Маша вырвала у него куклу из рук. Гневно сверкнула на него глазами, полными слез. Он растерялся. Такой он ее еще никогда не видел. Он вообще не видел, как она плачет. О чем ей плакать?! Ему всегда казалось, что она не должна плакать. Ведь он так ее любит. Он любит ее так, что у него сердце сжимается каждый раз, когда он уходит от нее.  Но она плакала! И слезы текли из ее глаз ручьем, обезображивая любимое лицо припухлостью глаз, краснотой носа и общим болезненным выражением.

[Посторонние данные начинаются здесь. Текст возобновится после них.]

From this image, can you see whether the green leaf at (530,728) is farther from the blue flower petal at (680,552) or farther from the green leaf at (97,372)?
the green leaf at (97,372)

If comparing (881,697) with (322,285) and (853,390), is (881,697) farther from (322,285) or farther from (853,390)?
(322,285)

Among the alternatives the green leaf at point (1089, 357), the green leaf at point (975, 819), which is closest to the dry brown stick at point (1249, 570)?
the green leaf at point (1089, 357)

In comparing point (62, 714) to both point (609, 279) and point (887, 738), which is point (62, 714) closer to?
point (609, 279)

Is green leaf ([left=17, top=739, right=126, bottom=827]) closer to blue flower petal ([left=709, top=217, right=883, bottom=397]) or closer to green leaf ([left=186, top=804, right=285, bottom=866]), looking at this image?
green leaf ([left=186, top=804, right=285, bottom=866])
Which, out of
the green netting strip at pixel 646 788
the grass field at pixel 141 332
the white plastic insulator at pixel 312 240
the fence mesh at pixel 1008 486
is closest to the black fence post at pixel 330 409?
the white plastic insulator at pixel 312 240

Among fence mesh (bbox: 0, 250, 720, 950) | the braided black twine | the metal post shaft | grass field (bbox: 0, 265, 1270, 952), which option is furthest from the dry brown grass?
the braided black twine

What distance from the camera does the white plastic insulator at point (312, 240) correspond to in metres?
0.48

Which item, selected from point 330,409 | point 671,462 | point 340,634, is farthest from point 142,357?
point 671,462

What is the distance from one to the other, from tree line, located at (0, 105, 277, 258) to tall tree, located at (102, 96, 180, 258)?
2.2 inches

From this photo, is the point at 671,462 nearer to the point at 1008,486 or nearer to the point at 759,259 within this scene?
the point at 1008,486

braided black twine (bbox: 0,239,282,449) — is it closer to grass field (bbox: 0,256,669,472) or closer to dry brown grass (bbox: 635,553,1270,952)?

   Он непонимающе сел на кровати, попытался прижать ее к себе. Она поначалу приникла к его плечам, идеально совпадая всеми изгибами, выпуклостями и впадинами с его телом. Родной запах и тепло его рук успокаивали, баюкали, обещая исполнение желаний. И только дурацкая кукла колола ее ладонь пластмассовыми кончиками неестественно длинных ног. Маша вдохнула. Сжала зубы до хруста пломб. И на выдохе сказала:
 - Уходи. Оставь ключи, пожалуйста. Мы не будем больше видеться.-  И отвернулась, отрывая себя от него навсегда.  Он понял, что это не игра в "останови меня", и не бравада. Стало нестерпимо больно. Словно кожа отставала от тела и плавилась в обжигающем огне. И Он, и она умирали, сидя друг к другу спиной. Она прикусила большой палец, чтобы не завыть в голос. Он считал внутри себя, перекатывая цифры, как громадные валуны. На счете "десять" он сбился и заплакал. Бесслезно и беззвучно. Душой. Но сидеть и ждать было бессмысленно. Он повернулся к ней и задал единственный вопрос:
- Почему?!
Маша прокусила кожу на руке. Капельки крови проросли наружу.  И почему -то стало легче. Она снова вздохнула. И глухо ответила:
 - Она сказала, что мне верит. Я не посмею...И тебе не позволю.